You know, let's look at the real stuff.
And forget about exaggerating all the silly stuff.
Brendan Mullis has been involved in Sasquatch research
for many years.
So I thought it was appropriate to ask him,
what do you think Bigfoot is?
It's alive.
It's bipedal.
It's hairy, and we learned that from all this study that we did that their hair is, if you see clumps of hair, it's not a bigfoot hair.
Bigfoot hair are single strands.
So we got a lot of those samples in.
I found a clump of hair.
No, well, that's more like sheep.
But Bigfoot hair is very human-like in terms of its single strands.
It doesn't shed.
It has to break off or be pulled off.
And so what else do we know?
Their genitalia is very similar to ours, and their facial features are very similar to ours.
What are they? We have no idea.
And as a scientist, I'll never give you a definite, because we still don't have that golden
mirror to tell it. That's why we did the DNA project, so we can determine exactly what they are.
So what are they?
They have to be closer to humans.
Where are they fit in the genus of everything?
I have no idea.
And as a scientist, I'm not going to tell you.
because of that one point of information,
this is where Grover and I started, you know, disagreeing was,
I didn't believe they were Jaggedaphythicus at that point.
Well, where are they?
I don't know.
That's how I'm trying to find out, Grover.

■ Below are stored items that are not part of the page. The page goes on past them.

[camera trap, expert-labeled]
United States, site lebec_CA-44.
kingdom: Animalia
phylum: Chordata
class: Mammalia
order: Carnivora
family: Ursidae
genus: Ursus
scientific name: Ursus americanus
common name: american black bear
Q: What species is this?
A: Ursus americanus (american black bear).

You know, stop yelling at me.
I miss him.
He was a lot of fun.
Well, thank you right now.
Appreciate it very much.
All right.
All right.
All right.
Thank you very much.
Thank you.
It was really pleasure to me, too.
Thank you.
It was a pleasure to me, yeah.
What was my favorite moment?
from Beachfoot
2014.
Here's where I'm supposed to say
something like
hanging out with
Bob Gimlin,
meeting Peter Byrne
and hanging out with him
by the fire
talking about different encounters.
Hanging out with Ron Moorhead.
No, my favorite moment
from Beachfoot 2014
was hanging out with
Shane Corson
from Cryptologic Radio
and my brother Woody.
I laughed more on Saturday night
than I have in the last two years.
Beachfoot
2014 is about good times and good people.
Until next time, everyone.
Have a great night. Thanks for listening.